The second day of the training started with a theoretical presentation by Guido, covering the basic concepts of machine learning (from what it means for machines to learn, to the intuition behind stochastic gradient descent), ending with an overview of popular machine and deep learning architectures and of climate and hydrology topics and issues that machine learning is uniquely well-suited to address. In the aftenoon, Guido then led a hands-on session focused on the implementation of one of the pieces of research developed in the eiLab with Andrea: the bias adjustment and downscaling of tropical cyclone rainfall from ERA5. In this session, participants learned how to explore and pre-process ERA5 data, and how to write the code to create, train, and evaluate U-Net, a type of deep learning algorithm.
The third day of the training focused on AI appllications for advancing flood predictions. It started with a short serious game, to introduce in an interactive way the concepts of recurrent neural networks, a type of machine learning algorithms and the potential of AI to learn from patterns of historical data. Then, Andrea gave a theoretical introduction to the Long Short Term Memory (LSTM) model, explaining how it can be used to predict time series like river flows. After giving simple code examples to show the syntax used to build and run an LSTM model in Python, the participants were invited to explore a notebook developed to provide an example of how to forecast floods and how to post-process and adjust existing hydrological forecasts from state-of-the-art global models like GloFAS (part of the Copernicus Emergency Management Service), learning from previous observations or previous model errors.

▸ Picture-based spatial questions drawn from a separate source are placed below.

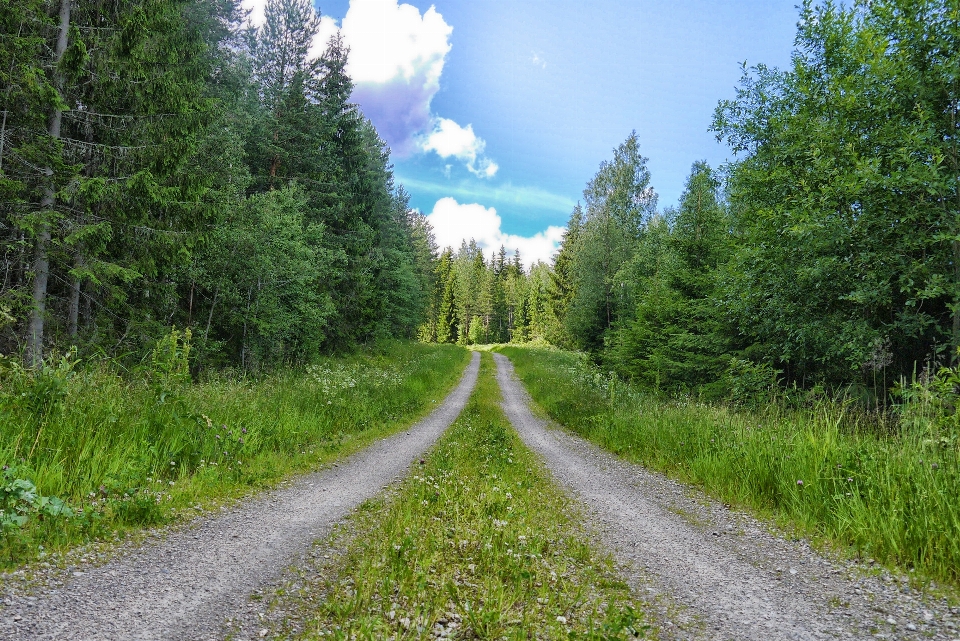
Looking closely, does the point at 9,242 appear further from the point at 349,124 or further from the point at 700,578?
the point at 349,124

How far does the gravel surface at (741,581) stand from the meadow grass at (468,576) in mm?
421

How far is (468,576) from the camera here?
4.01 meters

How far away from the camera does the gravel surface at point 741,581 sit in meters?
3.28

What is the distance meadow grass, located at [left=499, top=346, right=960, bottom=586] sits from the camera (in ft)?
14.3

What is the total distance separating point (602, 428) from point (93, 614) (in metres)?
11.5

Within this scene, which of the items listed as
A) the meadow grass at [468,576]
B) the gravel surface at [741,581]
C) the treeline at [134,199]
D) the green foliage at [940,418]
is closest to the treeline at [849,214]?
the green foliage at [940,418]

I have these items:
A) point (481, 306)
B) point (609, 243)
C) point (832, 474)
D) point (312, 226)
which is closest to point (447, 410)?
point (312, 226)

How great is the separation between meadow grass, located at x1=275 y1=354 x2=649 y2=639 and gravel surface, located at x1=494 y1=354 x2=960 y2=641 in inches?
16.6

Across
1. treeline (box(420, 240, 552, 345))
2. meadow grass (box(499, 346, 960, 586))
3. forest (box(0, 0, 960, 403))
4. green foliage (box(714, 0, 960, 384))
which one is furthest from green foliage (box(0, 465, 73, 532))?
treeline (box(420, 240, 552, 345))

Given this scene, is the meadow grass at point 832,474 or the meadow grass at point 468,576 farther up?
the meadow grass at point 832,474

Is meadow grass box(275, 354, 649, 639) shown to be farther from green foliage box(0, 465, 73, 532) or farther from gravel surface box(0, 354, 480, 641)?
green foliage box(0, 465, 73, 532)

Andrea and Guido were pleased with the enthusiastic participation of the 20 trainees, who represented a diverse group of key local stakeholders, alongside university professors, researchers, and students. Moreover, the training was highly interactive, fostering productive exchanges among all participants and creating new professional connections. In addition to knowledge exchange and networking, the event has laid the foundation for further collaborations between POLIMI, UEM, National Institutes and humanitarian organisations in Mozambique. This will contribute to the legacy and long-term impact of both the PRINTFLOODS and CLINT projects.